"Eh, caro il mio vecchio, stai proprio diventando cieco!" gridò Scimmiotto con voce tonante. "Si capisce che il mio maestro è della corte cinese, e io non sono né cinese né cortese(16). Io sono il Grande Santo Uguale al Cielo. I tuoi mi conoscono benissimo, e ho già visto anche te."
"E dove mi avresti visto?"
"Da giovane non mi venivi sotto il naso, in cerca di legna e di erbe?"
"Che scemenze! E dove avremmo abitato, quando cercavo legna ed erbe vicino al tuo naso?"
"Proprio non ci arrivi! Tu non mi riconosci, ma io sono il grande santo del cofano di pietra del Monte delle Due Frontiere. Guarda meglio!"
"Be', è vero che un po' gli assomigli; ma come ne saresti uscito?" esclamò il vecchio, che finalmente incominciava a capire.
Scimmiotto gli raccontò per filo e per segno come era stato reclutato da Guanyin per la buona causa, e liberato con l'intervento del monaco cinese che aveva tolto i sigilli.
Finalmente il vecchio si decise a salutarli e a invitarli a entrare, chiamando moglie e figli perché si facessero vedere.
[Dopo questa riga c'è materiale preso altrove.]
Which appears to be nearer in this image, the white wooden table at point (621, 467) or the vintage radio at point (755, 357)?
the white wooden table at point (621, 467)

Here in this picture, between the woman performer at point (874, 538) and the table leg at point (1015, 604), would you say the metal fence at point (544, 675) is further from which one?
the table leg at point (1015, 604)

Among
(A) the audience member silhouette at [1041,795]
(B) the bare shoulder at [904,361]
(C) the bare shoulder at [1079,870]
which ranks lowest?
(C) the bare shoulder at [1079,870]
Raccontò loro com'erano andate le cose e li fece divertire. Poi fece servire il tè e disse a Scimmiotto: "Grande santo, anche tu ormai dovresti avere una certa età."
"Tu che età hai compiuto quest'anno?"
"Sono cresciuto in età, ma non in saggezza, fino a cento trent'anni."
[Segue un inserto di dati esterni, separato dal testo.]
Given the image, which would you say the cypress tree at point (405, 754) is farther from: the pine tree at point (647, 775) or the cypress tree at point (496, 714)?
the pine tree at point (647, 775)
"Potresti essere il bisnipote del mio bisnipotino. Non ricordo nemmeno quando sono nato; solo il tempo passato sotto questa montagna, è mezzo millennio."
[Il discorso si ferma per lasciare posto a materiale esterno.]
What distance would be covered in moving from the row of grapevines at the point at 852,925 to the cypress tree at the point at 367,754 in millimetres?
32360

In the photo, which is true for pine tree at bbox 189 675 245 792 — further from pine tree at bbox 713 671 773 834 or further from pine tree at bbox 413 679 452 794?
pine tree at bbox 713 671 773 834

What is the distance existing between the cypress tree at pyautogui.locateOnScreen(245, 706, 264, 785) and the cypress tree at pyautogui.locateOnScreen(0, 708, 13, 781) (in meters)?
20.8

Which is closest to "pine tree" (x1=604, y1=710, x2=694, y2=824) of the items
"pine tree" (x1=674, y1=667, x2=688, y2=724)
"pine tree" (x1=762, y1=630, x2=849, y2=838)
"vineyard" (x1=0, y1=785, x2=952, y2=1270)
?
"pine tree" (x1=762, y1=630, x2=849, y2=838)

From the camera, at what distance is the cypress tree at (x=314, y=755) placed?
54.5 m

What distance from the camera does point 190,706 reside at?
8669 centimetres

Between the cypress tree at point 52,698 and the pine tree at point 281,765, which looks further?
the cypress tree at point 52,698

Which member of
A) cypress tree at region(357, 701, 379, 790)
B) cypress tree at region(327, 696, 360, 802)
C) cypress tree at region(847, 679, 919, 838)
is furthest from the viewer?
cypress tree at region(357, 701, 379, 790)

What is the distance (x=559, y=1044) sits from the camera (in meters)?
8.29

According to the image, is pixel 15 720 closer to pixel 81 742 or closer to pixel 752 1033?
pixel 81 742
"Sì, sì, ricordo le storie del mio bisnonno: la montagna era caduta dal cielo e aveva imprigionato una scimmia divina; e non ne sei uscito che oggi. Ti ho visto quand'ero un ragazzino: avevi la faccia piena di fango, ti cresceva l'erba in testa. Allora non mi facevi paura. Sembri un po' smagrito, senza fango né erbe in testa. Con questa pelle di tigre intorno alla vita, come si fa a distinguerti da un mostro?"